Task brief
Set down each record that follows exactly. Drop the images.

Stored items
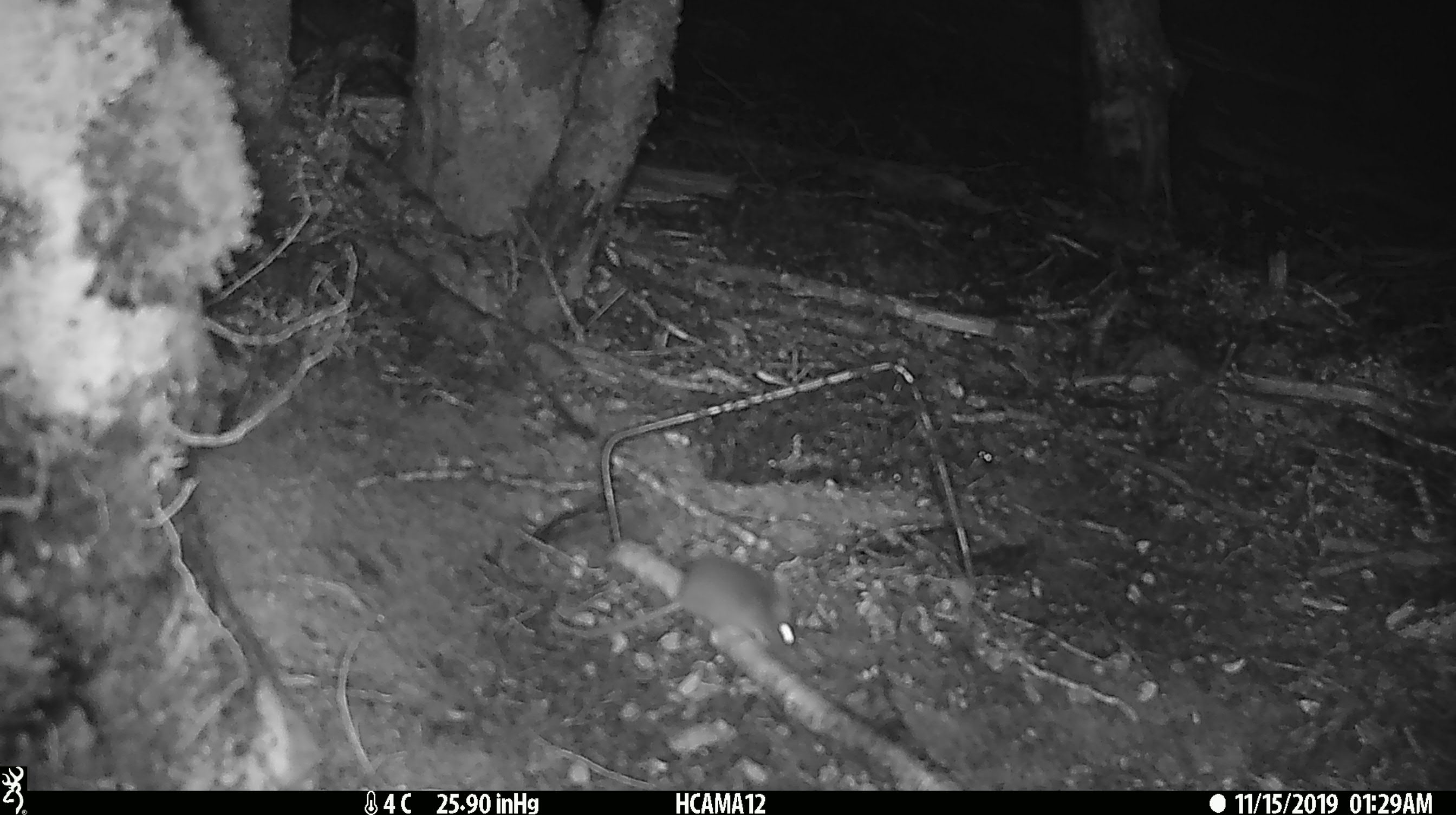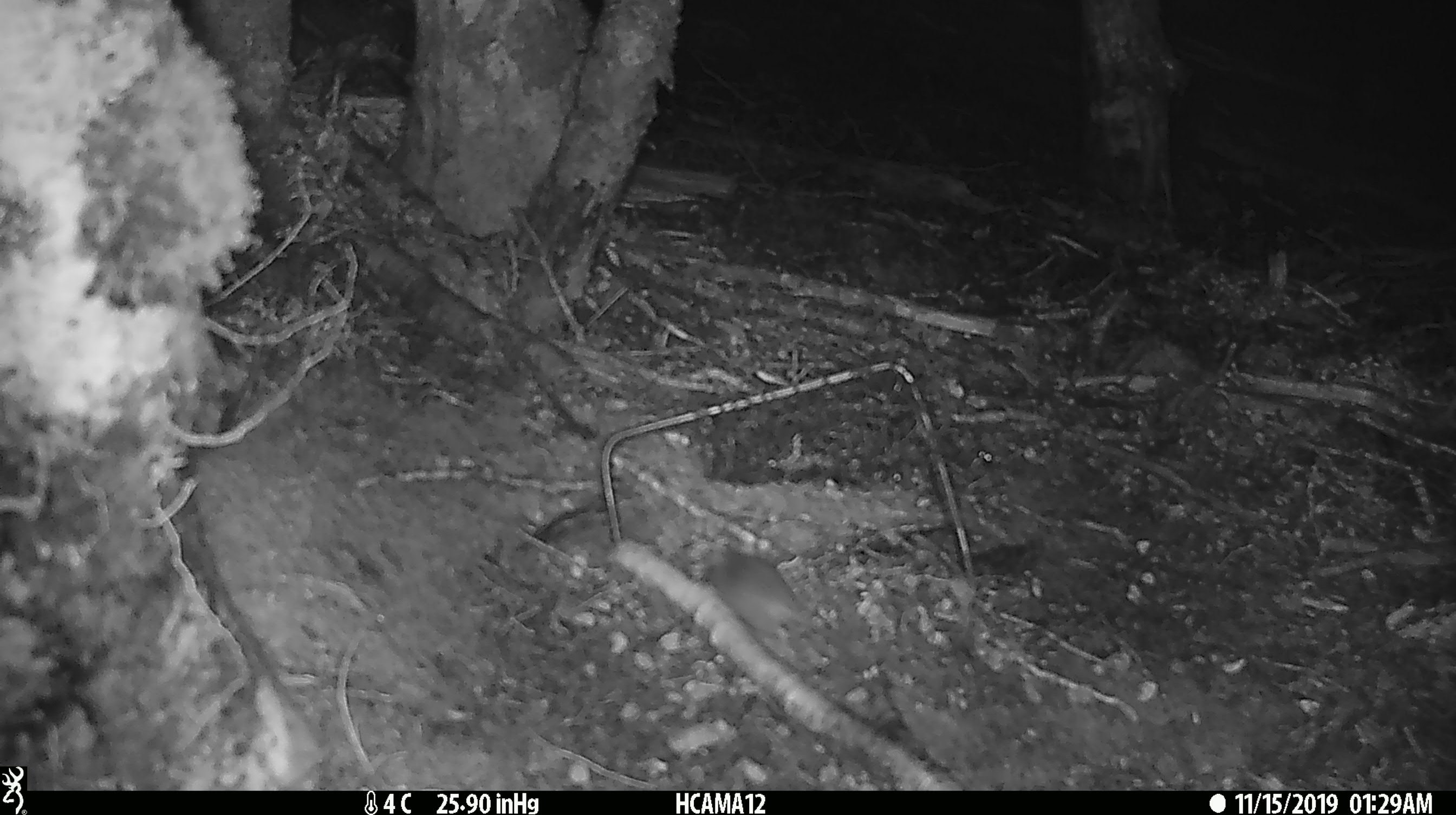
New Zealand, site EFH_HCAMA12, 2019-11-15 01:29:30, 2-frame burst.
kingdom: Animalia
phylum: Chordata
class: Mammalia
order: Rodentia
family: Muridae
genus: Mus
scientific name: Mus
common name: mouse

Answer to this task
New Zealand, site EFH_HCAMA12, 2019-11-15 01:29:30, 2-frame burst.
kingdom: Animalia
phylum: Chordata
class: Mammalia
order: Rodentia
family: Muridae
genus: Mus
scientific name: Mus
common name: mouse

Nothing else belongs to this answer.